*TEXT BLOCK*.

________________

# Lion El'Jonson



## Dînadan (Mar 7, 2009)

Digital painting of the Dark Angel's Primarch that I've just finished painting:




Planning on doing all 18(/19 depending on your point of view) Primarchs eventually in numerical order.


----------



## PapaSmurf124 (Mar 28, 2010)

That looks pretty cool. Better than anything I can ever do. For some reason I imagine all the primarchs being a bit bigger though, but maybe thats just me, or because I'm used to Chaos lol


----------



## Dînadan (Mar 7, 2009)

Thanks. Could also be because there's no frame of reference within the pic. If I'd done a marine to go with him, he'd tower over it, or if I hadn't got lazy and I'd done a background it'd have shown up there with everything being tiny. :lol:


----------



## Master WootWoot (Oct 17, 2010)

________________

*RECORDS*.
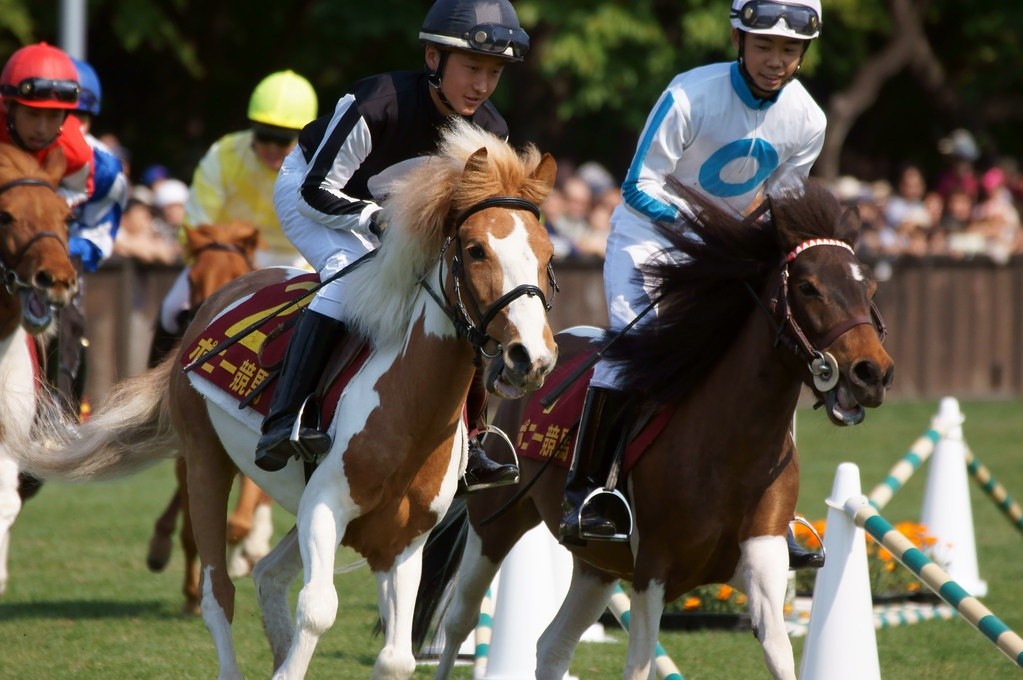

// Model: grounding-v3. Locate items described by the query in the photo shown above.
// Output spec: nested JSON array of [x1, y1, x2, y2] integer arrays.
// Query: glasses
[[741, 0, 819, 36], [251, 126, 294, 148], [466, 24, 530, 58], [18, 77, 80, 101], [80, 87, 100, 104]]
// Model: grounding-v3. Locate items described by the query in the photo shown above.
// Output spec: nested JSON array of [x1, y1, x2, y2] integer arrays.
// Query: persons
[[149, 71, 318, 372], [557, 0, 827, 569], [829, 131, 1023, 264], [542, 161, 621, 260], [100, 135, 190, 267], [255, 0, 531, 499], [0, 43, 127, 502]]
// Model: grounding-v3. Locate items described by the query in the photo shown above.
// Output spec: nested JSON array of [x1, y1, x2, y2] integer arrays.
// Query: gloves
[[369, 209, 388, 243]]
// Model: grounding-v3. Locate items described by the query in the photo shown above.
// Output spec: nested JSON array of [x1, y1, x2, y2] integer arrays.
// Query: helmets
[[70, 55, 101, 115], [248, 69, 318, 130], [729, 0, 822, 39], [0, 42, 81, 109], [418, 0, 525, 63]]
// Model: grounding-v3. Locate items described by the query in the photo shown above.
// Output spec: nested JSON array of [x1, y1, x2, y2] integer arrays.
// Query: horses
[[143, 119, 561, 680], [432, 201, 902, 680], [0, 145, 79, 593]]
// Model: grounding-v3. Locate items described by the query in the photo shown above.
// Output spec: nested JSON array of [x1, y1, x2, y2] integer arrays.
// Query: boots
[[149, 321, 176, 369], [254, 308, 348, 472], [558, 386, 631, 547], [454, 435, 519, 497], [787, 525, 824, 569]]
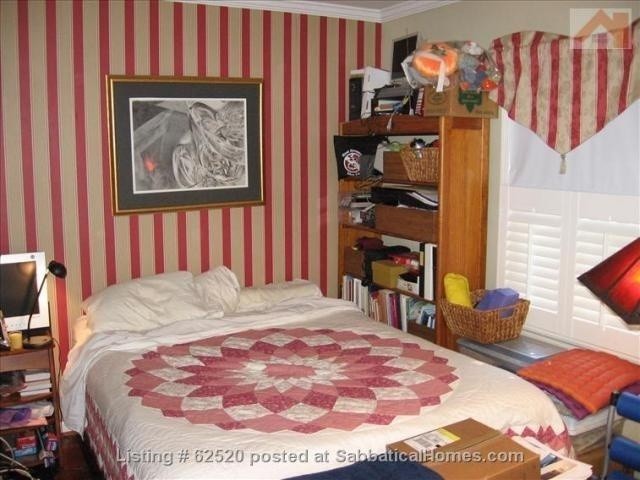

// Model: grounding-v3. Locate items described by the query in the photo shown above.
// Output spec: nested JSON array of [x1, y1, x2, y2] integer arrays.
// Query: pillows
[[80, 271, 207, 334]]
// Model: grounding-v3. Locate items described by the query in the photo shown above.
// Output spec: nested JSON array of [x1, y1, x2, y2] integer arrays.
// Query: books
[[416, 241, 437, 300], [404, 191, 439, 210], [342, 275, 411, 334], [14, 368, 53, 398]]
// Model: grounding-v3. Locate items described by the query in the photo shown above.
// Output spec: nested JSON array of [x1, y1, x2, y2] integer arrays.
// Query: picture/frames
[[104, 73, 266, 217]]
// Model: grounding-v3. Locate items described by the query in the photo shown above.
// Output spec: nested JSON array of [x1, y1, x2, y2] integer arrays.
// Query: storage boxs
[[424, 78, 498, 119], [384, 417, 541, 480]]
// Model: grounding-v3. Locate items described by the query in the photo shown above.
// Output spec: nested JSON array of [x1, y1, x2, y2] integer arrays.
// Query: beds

________________

*TASKS TO PERFORM*.
• 1. Extract the passage of the Lion El'Jonson thread between "Digital painting of" and "(Mar 28, 2010)", inclusive.
• 2. Extend the Lion El'Jonson thread, picking up right after its final line.

*ANSWERS TO THE TASKS*.
• 1.
Digital painting of the Dark Angel's Primarch that I've just finished painting:




Planning on doing all 18(/19 depending on your point of view) Primarchs eventually in numerical order.


----------



## PapaSmurf124 (Mar 28, 2010)

• 2.
I don't think the primarches wielded Astartes Power Armour. I think more of just a robe and some simple armour, in his case.


----------



## Dînadan (Mar 7, 2009)

Master WootWoot said:


> I don't think the primarches wielded Astartes Power Armour. I think more of just a robe and some simple armour, in his case.


Really? Personally, I've always thought of them as wearing custom made power/terminator armour myself.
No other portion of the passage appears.